=== WORK INSTRUCTIONS ===
1) Can you sum up the cxxomfort feature list in two sentences?
2) Can you copy the part of the cxxomfort feature list that opens with the words containing "There is a specific" and closes with "of native types.", changing "native types" to "built-in types"?
3) How might the cxxomfort feature list go on after its final line? Write a few more entries that follow it.

There is a specific featureset that is always included by default, but you can get a specific subset of features by including specific headers.
Feature List
Here follows the list of features made available by cxxomfort/cxxomfort.hpp
, most of them backlifted from C++11 to C++03:
- Integrated Type Traits for inspection of native types.
- List of C++11 keywords added by this library.
Base Features
This is the base feature set that is always included automatically when you use this library. Most of it involves backporting to C++03 some features from C++11.
(#include <cxxomfort/base.hpp>
)
nullptr
aka null pointer literal.static_assert
, compile-time assertions.- Iterator Helpers such as global begin, end.
explicit_cast
/ explicit operator conversion backports.- Metaprogramming Helpers such as enable_if.
- Rvalue references, move and forward emulation.

=== DATASET ===
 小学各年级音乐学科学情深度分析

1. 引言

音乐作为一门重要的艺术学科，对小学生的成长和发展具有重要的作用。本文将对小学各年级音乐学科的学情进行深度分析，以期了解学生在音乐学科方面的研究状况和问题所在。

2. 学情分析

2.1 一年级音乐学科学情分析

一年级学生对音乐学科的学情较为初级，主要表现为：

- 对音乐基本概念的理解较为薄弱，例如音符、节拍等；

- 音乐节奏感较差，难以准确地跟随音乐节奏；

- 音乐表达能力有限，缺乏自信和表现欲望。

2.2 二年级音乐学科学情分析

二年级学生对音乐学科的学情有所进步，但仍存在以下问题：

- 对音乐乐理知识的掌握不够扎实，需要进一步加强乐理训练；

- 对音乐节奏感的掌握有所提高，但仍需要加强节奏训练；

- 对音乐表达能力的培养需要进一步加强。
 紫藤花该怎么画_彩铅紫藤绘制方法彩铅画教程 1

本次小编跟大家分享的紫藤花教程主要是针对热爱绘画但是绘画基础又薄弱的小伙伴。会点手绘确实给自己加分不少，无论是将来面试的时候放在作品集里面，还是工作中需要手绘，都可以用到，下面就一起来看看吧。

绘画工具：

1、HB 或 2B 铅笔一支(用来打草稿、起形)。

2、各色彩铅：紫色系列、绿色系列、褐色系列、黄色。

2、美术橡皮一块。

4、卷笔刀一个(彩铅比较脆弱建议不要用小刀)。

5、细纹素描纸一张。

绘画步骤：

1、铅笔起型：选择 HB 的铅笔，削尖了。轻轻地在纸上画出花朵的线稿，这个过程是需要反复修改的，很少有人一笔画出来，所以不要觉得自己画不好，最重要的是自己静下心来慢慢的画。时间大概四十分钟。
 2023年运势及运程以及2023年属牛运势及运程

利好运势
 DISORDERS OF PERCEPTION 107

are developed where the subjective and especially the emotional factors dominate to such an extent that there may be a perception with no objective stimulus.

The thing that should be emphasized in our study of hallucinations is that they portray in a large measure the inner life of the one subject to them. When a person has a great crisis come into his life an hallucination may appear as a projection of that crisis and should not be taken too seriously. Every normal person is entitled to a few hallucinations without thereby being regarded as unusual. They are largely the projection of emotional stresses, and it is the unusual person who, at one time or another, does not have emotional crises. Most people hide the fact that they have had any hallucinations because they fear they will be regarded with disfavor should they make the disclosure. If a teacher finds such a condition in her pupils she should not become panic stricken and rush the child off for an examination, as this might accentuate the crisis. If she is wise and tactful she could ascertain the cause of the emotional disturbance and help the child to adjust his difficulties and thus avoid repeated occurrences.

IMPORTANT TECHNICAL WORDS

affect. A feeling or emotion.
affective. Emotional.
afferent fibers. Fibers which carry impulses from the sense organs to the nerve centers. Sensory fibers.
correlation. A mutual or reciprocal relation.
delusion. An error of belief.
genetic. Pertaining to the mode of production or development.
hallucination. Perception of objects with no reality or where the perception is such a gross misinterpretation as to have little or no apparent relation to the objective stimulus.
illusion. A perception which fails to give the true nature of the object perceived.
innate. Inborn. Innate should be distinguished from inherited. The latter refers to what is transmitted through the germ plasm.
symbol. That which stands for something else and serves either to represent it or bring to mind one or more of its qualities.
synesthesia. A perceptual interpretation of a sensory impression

=== TASK RESPONSES ===
1) The cxxomfort library always includes a default feature set, though you can get a specific subset of features by including specific headers, and most of its features are backlifted from C++11 to C++03. Its base feature set, from cxxomfort/base.hpp, includes nullptr, static_assert, iterator helpers such as global begin and end, explicit_cast, metaprogramming helpers such as enable_if, and emulation of rvalue references, move and forward.

2)
There is a specific featureset that is always included by default, but you can get a specific subset of features by including specific headers.
Feature List
Here follows the list of features made available by cxxomfort/cxxomfort.hpp
, most of them backlifted from C++11 to C++03:
- Integrated Type Traits for inspection of built-in types.

3)
- Extended integral types, aka uint16_t etc.
Standard Features
This is the "normal" feature set, which basically consists of backporting or integrating features from selected C++ headers.
(#include <cxxomfort/cxxomfort.hpp>
, which also includes the above)
- Initialization of Sequences and Containers
- Features from <algorithm>: new copy, sort, shuffle algorithms.
- Features from <cstddef>: nullptr_t, byte, etc.
- Features from <cstdint>: typedefs for integral types.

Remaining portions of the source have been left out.